Escribir… ya no hay pulso en mi tinta ni fuerza en mis dedos, el verbo se desangra entre mis labios, olvidé cómo construir un refugio de palabras, y esta sombra, amorfo testigo, rima en silencio con mis sueños muertos.
No quiero que me leas, ni que encuentres mi voz entre los escombros, que te atrevas a rescatarme de este naufragio. No quiero que mis ruinas sean tuyas, ni que el eco de mi nombre arrastre tu memoria hacia un abismo que aún desconozco.

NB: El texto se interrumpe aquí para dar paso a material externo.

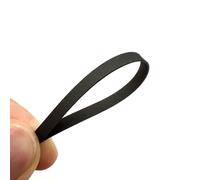 Courroie Noire de Remplacement pour Tourne-disque - Ceinture Caoutchouc Lecteur Vinyle, Largeur 5mm, Longueur 165-310mm(Fold Length 180mm)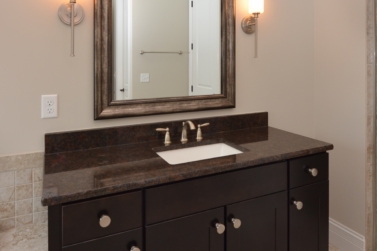 Coffee Brown granite vanity top in illinois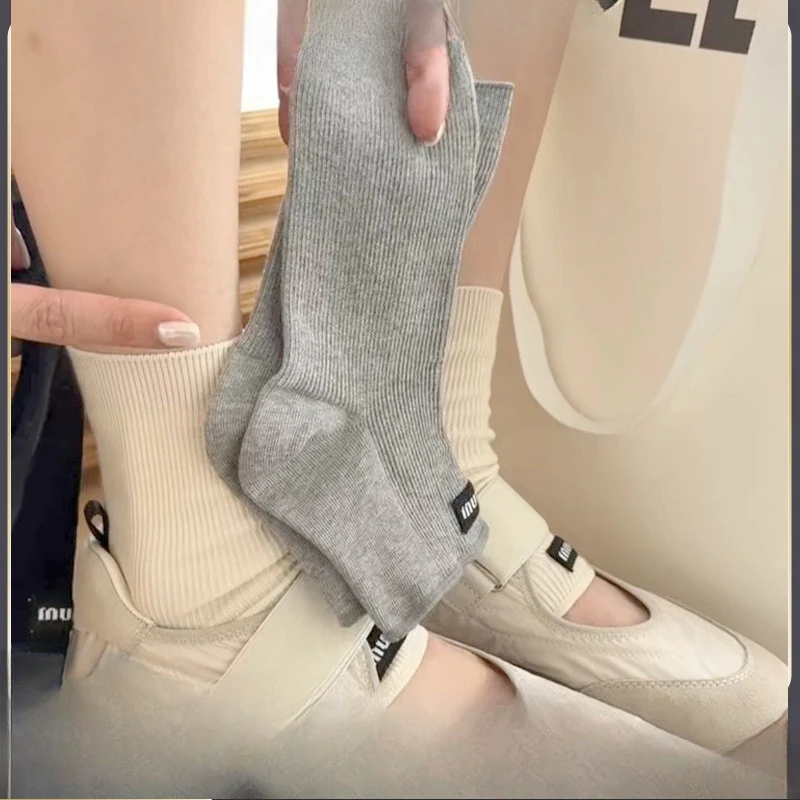 

Women Vintage Half Socks Foot Covers Breathable Cotton Ankle Socks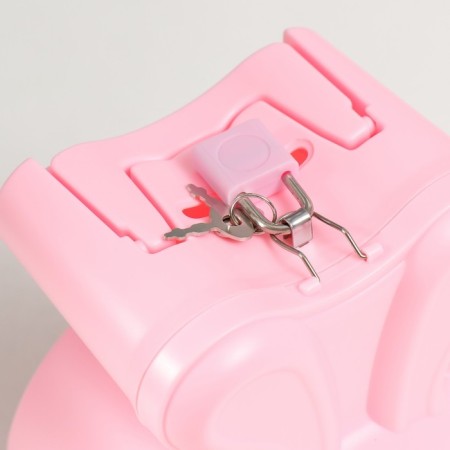 Piggy bank Plastic with a lock "Bunny. Emotions" MIX 11.5x9x14.5 cm-5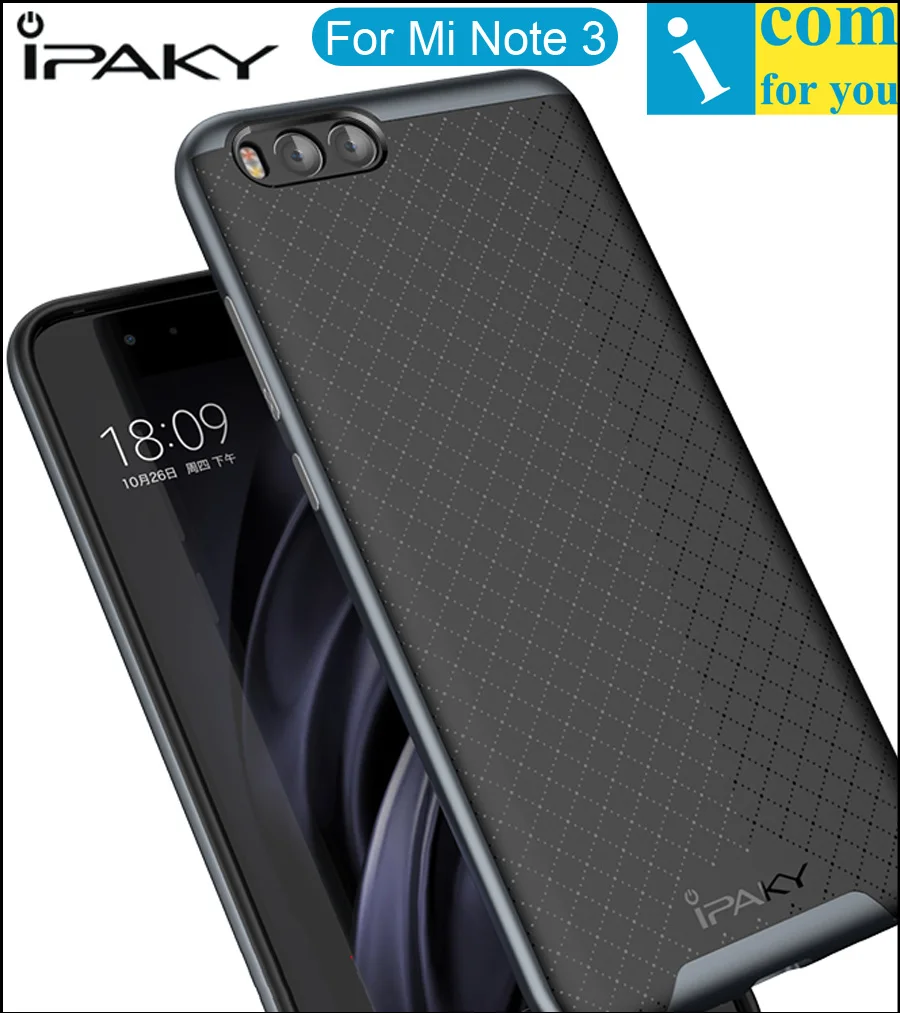 Original iPaky Case Cover For Xiaomi Mi Note 3in Halfwrapped Cases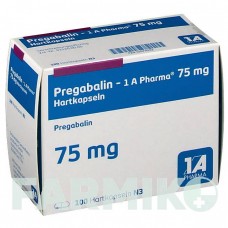 ПРЕГАБАЛИН (PREGABALIN) 75 мг капсулы 100 шт - Прегабалин 1 A PHARMA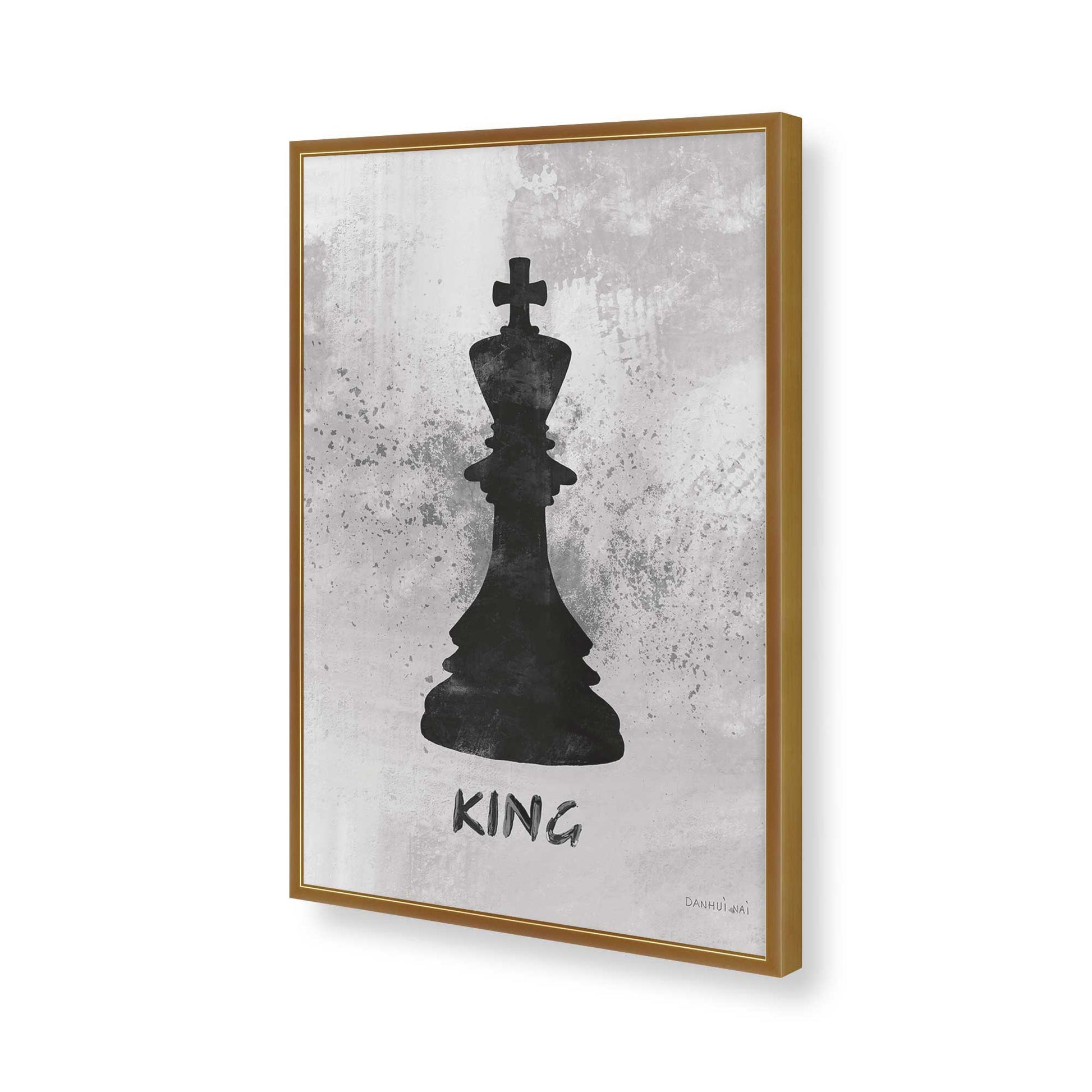 [Color:Polished Gold], Picture of art in a Polished Gold frame of the corner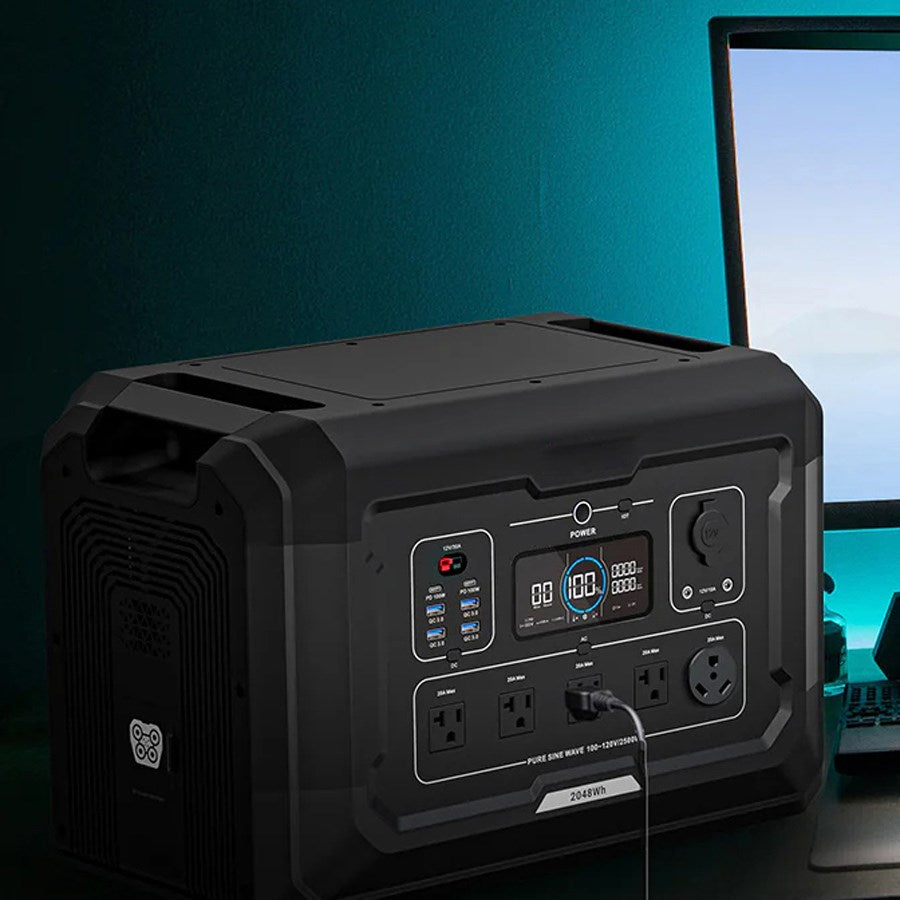 Lpps 2500W Lippa 2500W Power Station, 2048Wh, M. App Og Wifi 7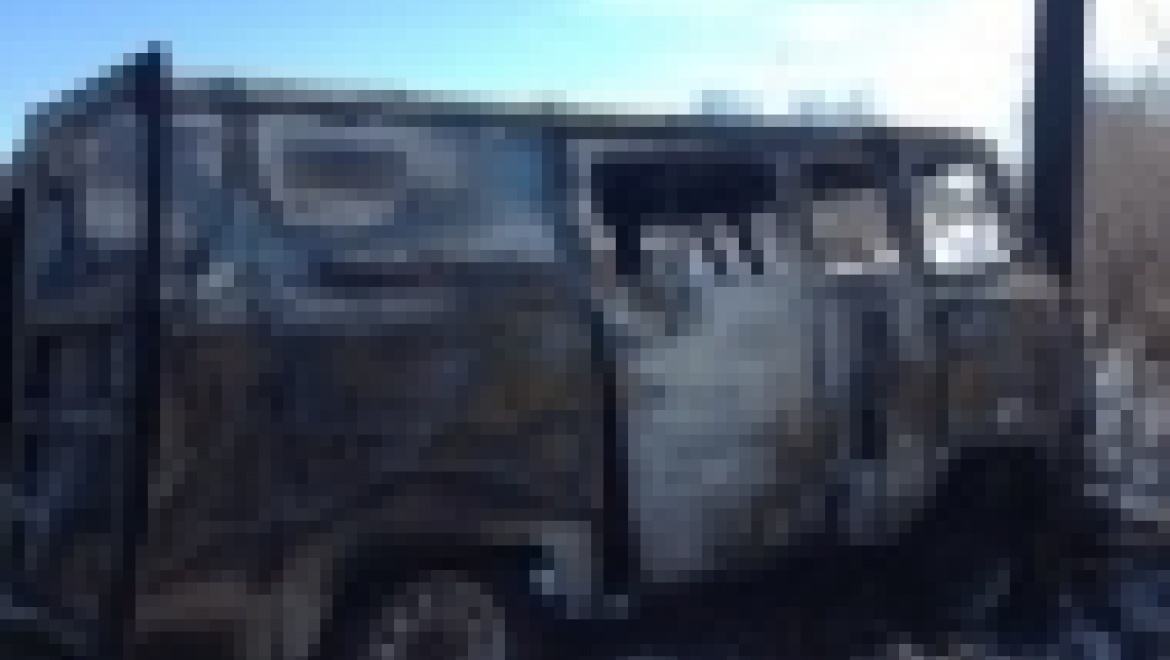 Служебный автомобиль ООО «Нефтеремстрой» сгорел на пути следования к предприятию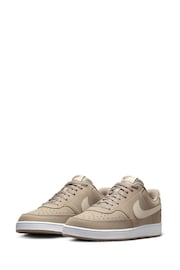 Nike Khaki/White Court Vision Low Trainers - Image 5 of 10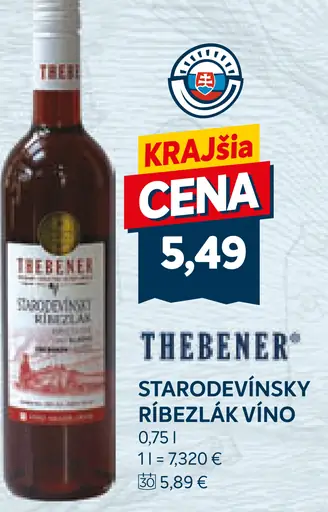 Thebener ríbezľové víno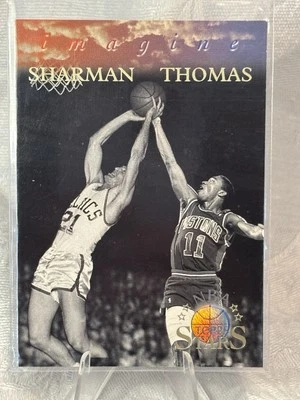 Isiah Thomas Bill Sharman 1996 Topps Stars Basketball Imagine Insert Card #I-15 - Image 1 of 3
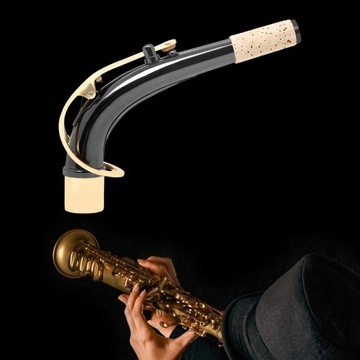 Гриф для альт-саксофона E Плоский гриф для альт-саксофона согнут в форме локтя для золотого цвета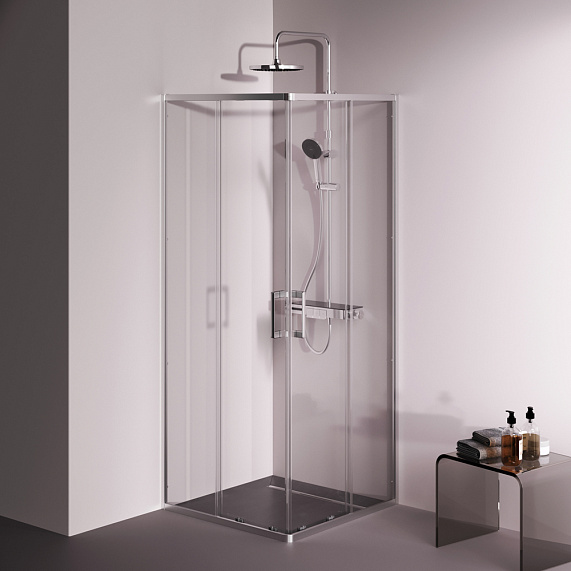 Душевое ограждение без поддона 80x80 AM.PM Above W9XG-403-8080-MT профиль серебристый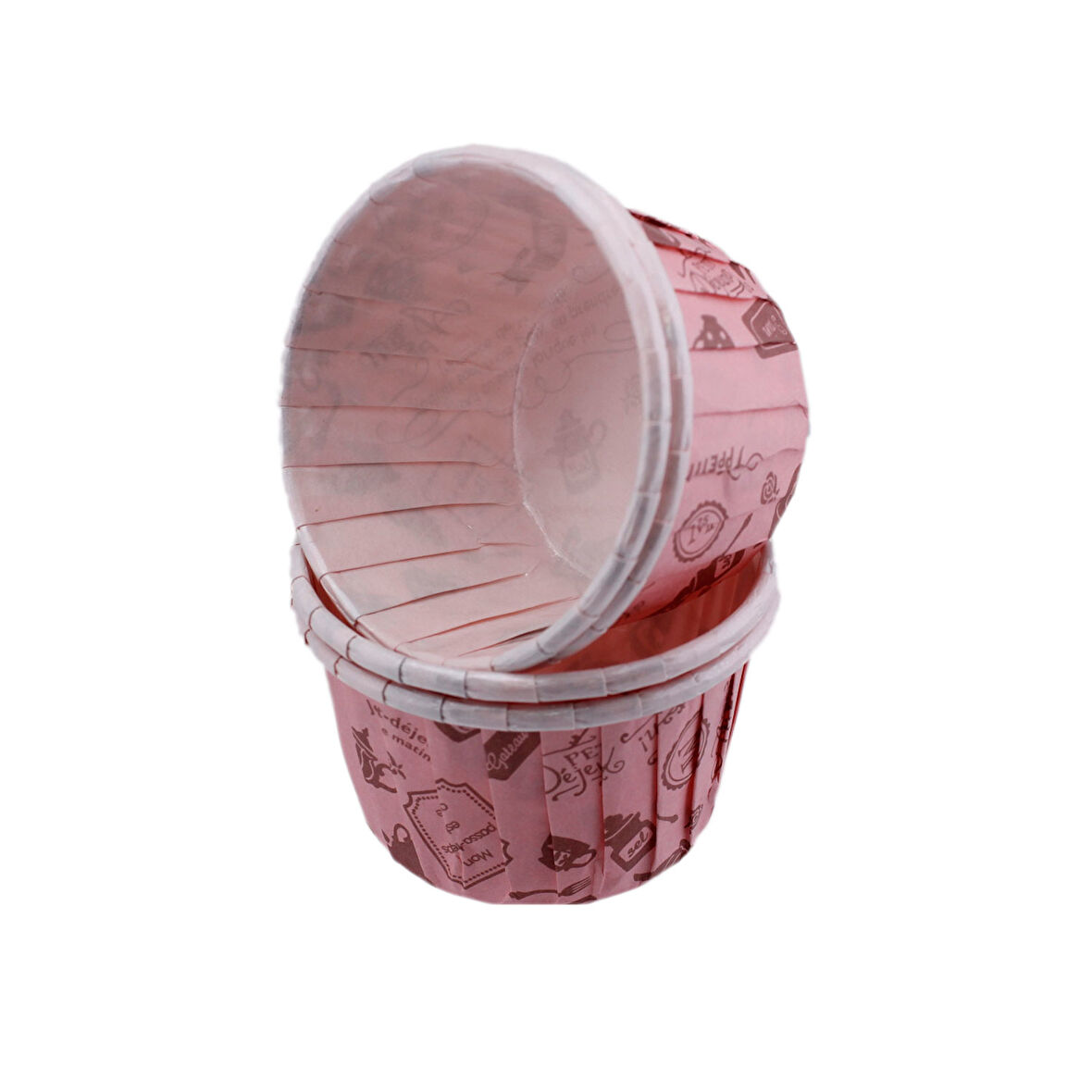 Cupcake Kalıbı Büyük Boy 62*40MM DESENLİ (50 Adet )  Pembe Mutfak Desenli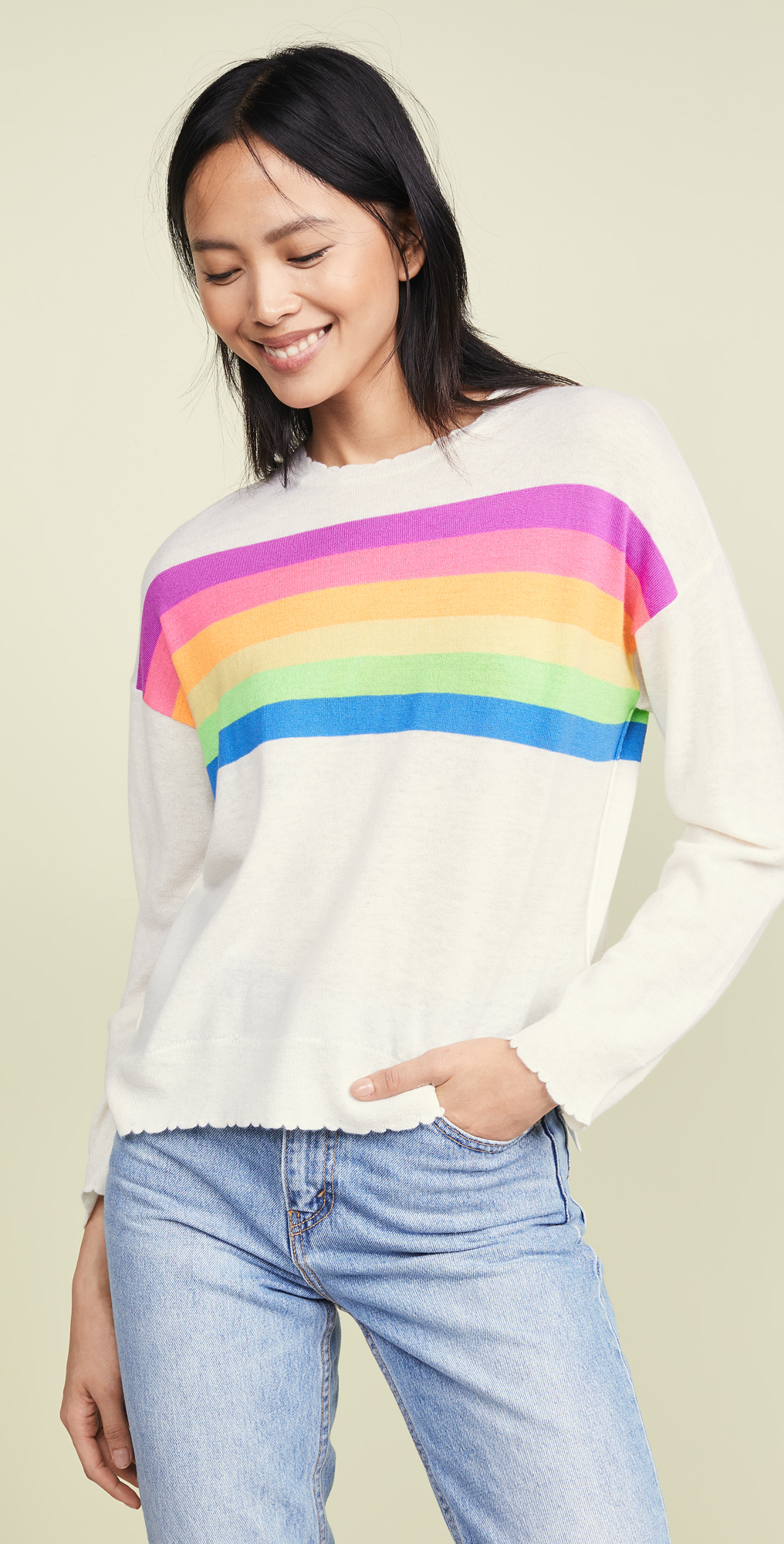 sundry rainbow sweatshirt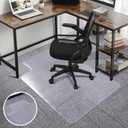 SALLOUS Chair Mat for Carpet, 36" x 48" Office Heavy Duty Chair Mat with Lip, Gaming Chair Mat for Carpeted Floors, Floor Protector Computer Desk Mat for Home Office (Clear, Extended Lip)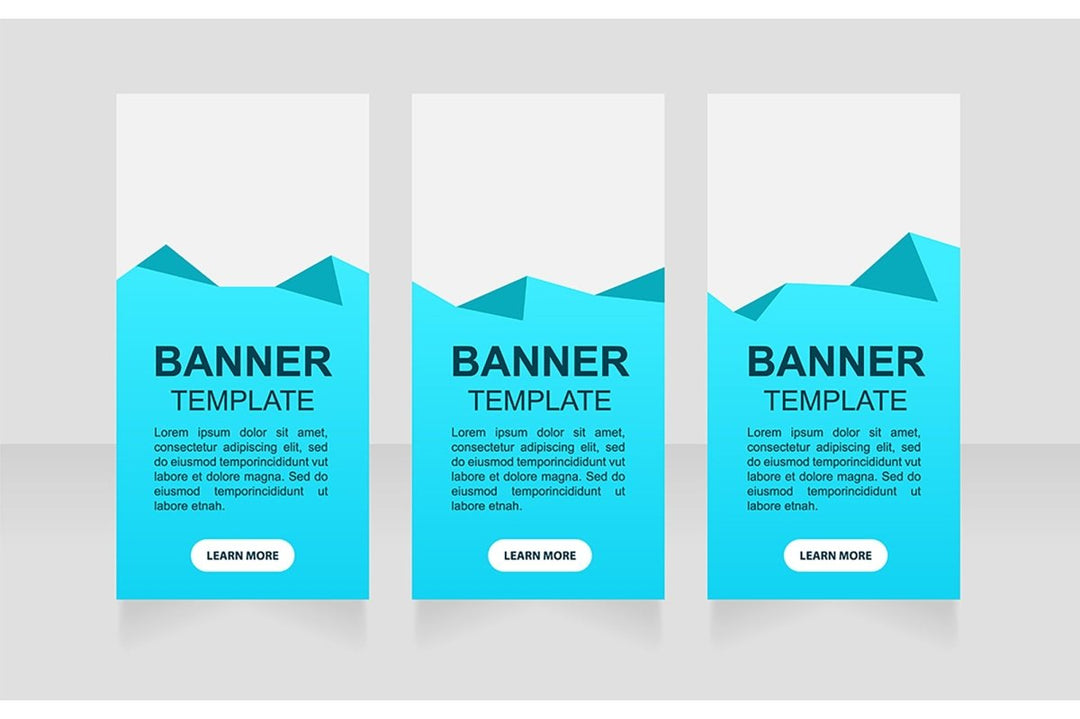 Freelance platform web banner template set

He enterrado mis versos bajo un cielo sin estrellas, donde ya no respiro metáforas ni aspiro mentiras. Mi pluma yace quebrada, un cadáver más en esta guerra contra todo lo que alguna vez me sostuvo.
Extraño el vértigo de mis palabras, la vida que ardía entre líneas, pero sé que fui mi propio verdugo: traicioné al poeta que amaba el dolor de escribir, el que enfrentaba su reflejo sin parpadear.
Hoy, esto es un réquiem, un grito final. Si estas letras te encuentran, lector, déjalas morir contigo; porque yo, poeta caído, he decidido renunciar al latido de mi arte antes de que me devore mi propio olvido.